#### Problem to work on:
Without changing anything, set down every line shown below.

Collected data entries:
———

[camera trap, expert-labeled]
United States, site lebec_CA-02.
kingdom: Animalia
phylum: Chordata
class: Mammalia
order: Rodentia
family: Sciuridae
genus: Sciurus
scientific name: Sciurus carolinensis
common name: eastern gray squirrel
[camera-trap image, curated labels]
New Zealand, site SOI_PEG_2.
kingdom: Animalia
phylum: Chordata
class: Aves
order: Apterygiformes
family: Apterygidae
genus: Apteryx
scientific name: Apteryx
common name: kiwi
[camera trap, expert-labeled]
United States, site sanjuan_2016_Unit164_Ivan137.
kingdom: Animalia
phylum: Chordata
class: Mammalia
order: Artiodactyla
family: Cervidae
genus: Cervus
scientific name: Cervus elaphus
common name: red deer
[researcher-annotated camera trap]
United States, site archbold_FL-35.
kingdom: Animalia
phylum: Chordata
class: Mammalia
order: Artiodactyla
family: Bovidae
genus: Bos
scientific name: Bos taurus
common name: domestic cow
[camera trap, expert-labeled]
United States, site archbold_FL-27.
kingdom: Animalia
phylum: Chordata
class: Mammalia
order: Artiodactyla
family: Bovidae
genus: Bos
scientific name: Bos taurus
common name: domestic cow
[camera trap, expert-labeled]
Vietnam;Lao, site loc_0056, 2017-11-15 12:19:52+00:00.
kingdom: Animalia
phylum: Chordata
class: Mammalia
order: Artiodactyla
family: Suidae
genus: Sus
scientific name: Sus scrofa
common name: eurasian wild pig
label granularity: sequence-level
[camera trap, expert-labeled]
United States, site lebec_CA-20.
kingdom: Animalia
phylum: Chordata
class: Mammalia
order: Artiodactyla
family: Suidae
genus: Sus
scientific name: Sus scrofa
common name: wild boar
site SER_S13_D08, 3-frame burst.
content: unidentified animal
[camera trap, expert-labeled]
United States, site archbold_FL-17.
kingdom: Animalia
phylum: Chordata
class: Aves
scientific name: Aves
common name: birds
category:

———

#### Response box:
[camera trap, expert-labeled]
United States, site lebec_CA-02.
kingdom: Animalia
phylum: Chordata
class: Mammalia
order: Rodentia
family: Sciuridae
genus: Sciurus
scientific name: Sciurus carolinensis
common name: eastern gray squirrel
[camera-trap image, curated labels]
New Zealand, site SOI_PEG_2.
kingdom: Animalia
phylum: Chordata
class: Aves
order: Apterygiformes
family: Apterygidae
genus: Apteryx
scientific name: Apteryx
common name: kiwi
[camera trap, expert-labeled]
United States, site sanjuan_2016_Unit164_Ivan137.
kingdom: Animalia
phylum: Chordata
class: Mammalia
order: Artiodactyla
family: Cervidae
genus: Cervus
scientific name: Cervus elaphus
common name: red deer
[researcher-annotated camera trap]
United States, site archbold_FL-35.
kingdom: Animalia
phylum: Chordata
class: Mammalia
order: Artiodactyla
family: Bovidae
genus: Bos
scientific name: Bos taurus
common name: domestic cow
[camera trap, expert-labeled]
United States, site archbold_FL-27.
kingdom: Animalia
phylum: Chordata
class: Mammalia
order: Artiodactyla
family: Bovidae
genus: Bos
scientific name: Bos taurus
common name: domestic cow
[camera trap, expert-labeled]
Vietnam;Lao, site loc_0056, 2017-11-15 12:19:52+00:00.
kingdom: Animalia
phylum: Chordata
class: Mammalia
order: Artiodactyla
family: Suidae
genus: Sus
scientific name: Sus scrofa
common name: eurasian wild pig
label granularity: sequence-level
[camera trap, expert-labeled]
United States, site lebec_CA-20.
kingdom: Animalia
phylum: Chordata
class: Mammalia
order: Artiodactyla
family: Suidae
genus: Sus
scientific name: Sus scrofa
common name: wild boar
site SER_S13_D08, 3-frame burst.
content: unidentified animal
[camera trap, expert-labeled]
United States, site archbold_FL-17.
kingdom: Animalia
phylum: Chordata
class: Aves
scientific name: Aves
common name: birds
category:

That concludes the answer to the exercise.